Fancy Words, Nothing to Say: Spotting AI in Politics and Business

AI polish can dazzle while blurring the point; clarity is the writer's job. Lead with a clear thesis, cut fluff, and let your voice-not software-earn trust.

Categorized in: AI News Writers
Published on: Oct 04, 2025
Fancy Words, Nothing to Say: Spotting AI in Politics and Business

AI Polish vs. Authentic Voice: A Field Guide for Writers

AI can make weak writing look expensive. The surface shines, the meaning blurs, and readers walk away impressed but unclear on the point.

That's the trap: polish without signal. As writers, our job is clarity, not fireworks.

What sparked this

A local political candidate sounded average on the mic but brilliant on the page. The gap wasn't talent. It was software.

That same pattern showed up across business docs: plans, letters, and reports so ornate that no one could say what they actually meant. Yet people nodded along because big words read like authority.

The tell: how AI-polished writing reads

  • Fancy language, fuzzy outcome. You finish the piece and can't state the core idea in one sentence.
  • Tone mismatch. The person's writing sounds like a luxury brochure; their speech sounds like a drive-thru order.
  • Inconsistent voice across posts, emails, and comments. The "writer" drops quality the moment they go off-script.

If you want a quick check, ask them to explain the piece aloud in plain words. Or hand them a pen and have them summarize it right now. No prompts, no tools, no time to prep.

Why this matters for writers

Readers use writing quality as a proxy for credibility. That used to reward clean, direct prose.

Now it can reward gloss. The risk: trust erodes, and the people who win attention are the ones who look smart, not the ones who are clear and honest.

Write for signal, then add style

  • Lead with a point. One sentence: "This piece argues X for Y because Z." If you can't do that, you don't have a piece yet.
  • Use short sentences and concrete nouns. Cut filler, hedge words, and buzzwords.
  • Read it out loud. If you wouldn't say it, don't write it.
  • Prefer verbs over adjectives. Strong verbs make arguments move.
  • Edit for clarity, not flair. Trade three fancy words for one precise one.

Plain language isn't dumbing down. It's respect for the reader's time. If you need a reference, study the Plain Language Guidelines and NN/g's take on clarity in UX writing (Plain Language).

A simple workflow that keeps your voice intact

  • Draft ugly and fast. Get the argument down without fixing it.
  • Score every paragraph: What claim is this proving? If none, cut it.
  • Rewrite the opener after the draft. Make it earn the click.
  • Run a "friend test": Could a smart friend repeat your point after one read?
  • Final pass: replace abstraction with example, and theory with outcome.

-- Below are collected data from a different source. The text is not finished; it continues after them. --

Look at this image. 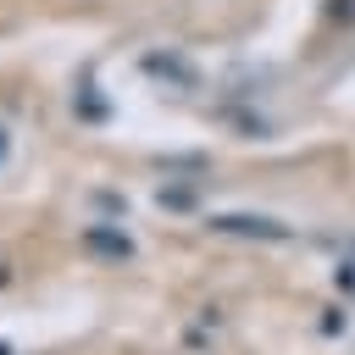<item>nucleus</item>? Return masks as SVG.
<instances>
[{
	"mask_svg": "<svg viewBox=\"0 0 355 355\" xmlns=\"http://www.w3.org/2000/svg\"><path fill=\"white\" fill-rule=\"evenodd\" d=\"M6 150H11V144H6V128H0V161H6Z\"/></svg>",
	"mask_w": 355,
	"mask_h": 355,
	"instance_id": "nucleus-3",
	"label": "nucleus"
},
{
	"mask_svg": "<svg viewBox=\"0 0 355 355\" xmlns=\"http://www.w3.org/2000/svg\"><path fill=\"white\" fill-rule=\"evenodd\" d=\"M211 227H216V233H233V239H283V233H288V227L272 222V216H239V211L211 216Z\"/></svg>",
	"mask_w": 355,
	"mask_h": 355,
	"instance_id": "nucleus-1",
	"label": "nucleus"
},
{
	"mask_svg": "<svg viewBox=\"0 0 355 355\" xmlns=\"http://www.w3.org/2000/svg\"><path fill=\"white\" fill-rule=\"evenodd\" d=\"M83 250L111 255V261H128V255H133V239L116 233V227H83Z\"/></svg>",
	"mask_w": 355,
	"mask_h": 355,
	"instance_id": "nucleus-2",
	"label": "nucleus"
}]
</instances>
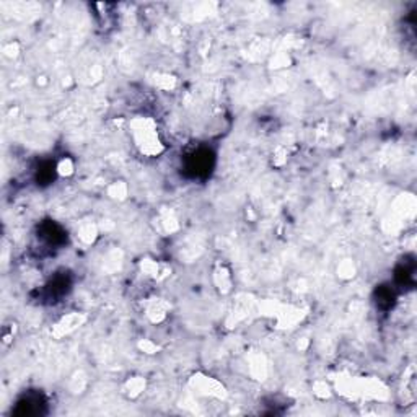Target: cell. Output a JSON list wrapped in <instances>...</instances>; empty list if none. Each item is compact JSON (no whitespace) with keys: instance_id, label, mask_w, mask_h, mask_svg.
<instances>
[{"instance_id":"1","label":"cell","mask_w":417,"mask_h":417,"mask_svg":"<svg viewBox=\"0 0 417 417\" xmlns=\"http://www.w3.org/2000/svg\"><path fill=\"white\" fill-rule=\"evenodd\" d=\"M134 127V137L136 142L140 147L142 153L147 155H158L161 152V144L158 140L157 131L150 119H136L132 123Z\"/></svg>"},{"instance_id":"2","label":"cell","mask_w":417,"mask_h":417,"mask_svg":"<svg viewBox=\"0 0 417 417\" xmlns=\"http://www.w3.org/2000/svg\"><path fill=\"white\" fill-rule=\"evenodd\" d=\"M83 321V316L82 315H77V313H72L69 315L67 318H64L62 323H59L57 326H55V334L57 336H62L64 333H70L72 329H75L79 324Z\"/></svg>"},{"instance_id":"3","label":"cell","mask_w":417,"mask_h":417,"mask_svg":"<svg viewBox=\"0 0 417 417\" xmlns=\"http://www.w3.org/2000/svg\"><path fill=\"white\" fill-rule=\"evenodd\" d=\"M144 388H145V381L142 378H134L131 381H127L126 391H127V394H129L131 398H136V396H139V394L144 391Z\"/></svg>"},{"instance_id":"4","label":"cell","mask_w":417,"mask_h":417,"mask_svg":"<svg viewBox=\"0 0 417 417\" xmlns=\"http://www.w3.org/2000/svg\"><path fill=\"white\" fill-rule=\"evenodd\" d=\"M72 169H74V165H72V161H70L69 158H64L61 163L57 165V171L61 176H69L70 173H72Z\"/></svg>"}]
</instances>
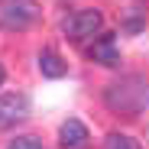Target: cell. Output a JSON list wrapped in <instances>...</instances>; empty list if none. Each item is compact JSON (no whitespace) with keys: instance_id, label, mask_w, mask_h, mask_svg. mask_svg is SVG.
Returning <instances> with one entry per match:
<instances>
[{"instance_id":"2","label":"cell","mask_w":149,"mask_h":149,"mask_svg":"<svg viewBox=\"0 0 149 149\" xmlns=\"http://www.w3.org/2000/svg\"><path fill=\"white\" fill-rule=\"evenodd\" d=\"M39 3L36 0H0V29L7 33H23L39 19Z\"/></svg>"},{"instance_id":"8","label":"cell","mask_w":149,"mask_h":149,"mask_svg":"<svg viewBox=\"0 0 149 149\" xmlns=\"http://www.w3.org/2000/svg\"><path fill=\"white\" fill-rule=\"evenodd\" d=\"M107 149H139V143L127 133H110L107 136Z\"/></svg>"},{"instance_id":"5","label":"cell","mask_w":149,"mask_h":149,"mask_svg":"<svg viewBox=\"0 0 149 149\" xmlns=\"http://www.w3.org/2000/svg\"><path fill=\"white\" fill-rule=\"evenodd\" d=\"M88 58H91V62H97V65H104V68L120 65V49H117V39H113V36H101V39H94V45L88 49Z\"/></svg>"},{"instance_id":"6","label":"cell","mask_w":149,"mask_h":149,"mask_svg":"<svg viewBox=\"0 0 149 149\" xmlns=\"http://www.w3.org/2000/svg\"><path fill=\"white\" fill-rule=\"evenodd\" d=\"M88 139H91V133H88V127H84L78 117H68L62 123V130H58V143L65 149H84Z\"/></svg>"},{"instance_id":"9","label":"cell","mask_w":149,"mask_h":149,"mask_svg":"<svg viewBox=\"0 0 149 149\" xmlns=\"http://www.w3.org/2000/svg\"><path fill=\"white\" fill-rule=\"evenodd\" d=\"M7 149H45V146H42L36 136H19V139H13Z\"/></svg>"},{"instance_id":"1","label":"cell","mask_w":149,"mask_h":149,"mask_svg":"<svg viewBox=\"0 0 149 149\" xmlns=\"http://www.w3.org/2000/svg\"><path fill=\"white\" fill-rule=\"evenodd\" d=\"M104 104L113 113H143L149 107V81L143 74H123L120 81H110L104 88Z\"/></svg>"},{"instance_id":"3","label":"cell","mask_w":149,"mask_h":149,"mask_svg":"<svg viewBox=\"0 0 149 149\" xmlns=\"http://www.w3.org/2000/svg\"><path fill=\"white\" fill-rule=\"evenodd\" d=\"M101 26H104V16H101V10H94V7L74 10L71 16L62 19V33H65L68 39H74V42H81V39H88V36H97Z\"/></svg>"},{"instance_id":"7","label":"cell","mask_w":149,"mask_h":149,"mask_svg":"<svg viewBox=\"0 0 149 149\" xmlns=\"http://www.w3.org/2000/svg\"><path fill=\"white\" fill-rule=\"evenodd\" d=\"M39 71L45 74V78H62V74L68 71V65L62 62V55L55 52V49H42L39 52Z\"/></svg>"},{"instance_id":"4","label":"cell","mask_w":149,"mask_h":149,"mask_svg":"<svg viewBox=\"0 0 149 149\" xmlns=\"http://www.w3.org/2000/svg\"><path fill=\"white\" fill-rule=\"evenodd\" d=\"M29 117V101L26 94H3L0 97V130H10Z\"/></svg>"},{"instance_id":"10","label":"cell","mask_w":149,"mask_h":149,"mask_svg":"<svg viewBox=\"0 0 149 149\" xmlns=\"http://www.w3.org/2000/svg\"><path fill=\"white\" fill-rule=\"evenodd\" d=\"M3 78H7V68H3V65H0V84H3Z\"/></svg>"}]
</instances>
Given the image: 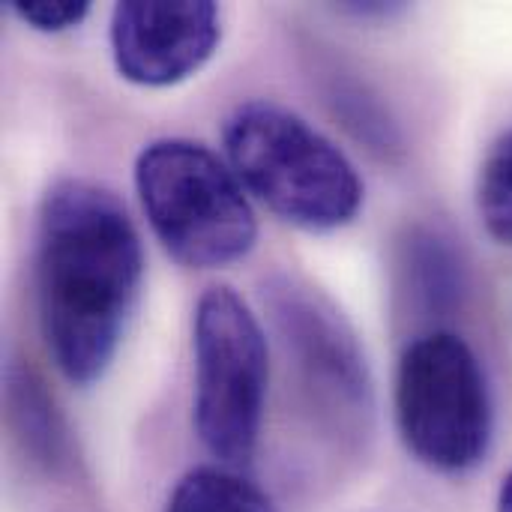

Using AI without losing your name on the work

If you use AI, use it as a thinking partner, not a ghostwriter. Outlines, research pointers, counterarguments-fine. Voice and final phrasing-yours.

  • Disclose when AI touched the draft, if it did.
  • Never ship text you can't defend on the spot, out loud.
  • Keep a voice guide: your rules for tone, pacing, and syntax. Enforce it in every edit.

How to spot AI in the wild (and protect your process)

  • Signal test: After reading, write the thesis in one line. If you can't, it's fluff.
  • Voice test: Compare public speaking, off-the-cuff comments, and the polished piece. Big gaps mean a filter did the heavy lifting.
  • Pressure test: Ask for a live summary or a handwritten outline. Authentic writers can do both.

The bottom line

Readers don't want a luxury finish. They want the truth, clean and useful.

Write what you mean. Say it simply. Let skill-not software-carry your name.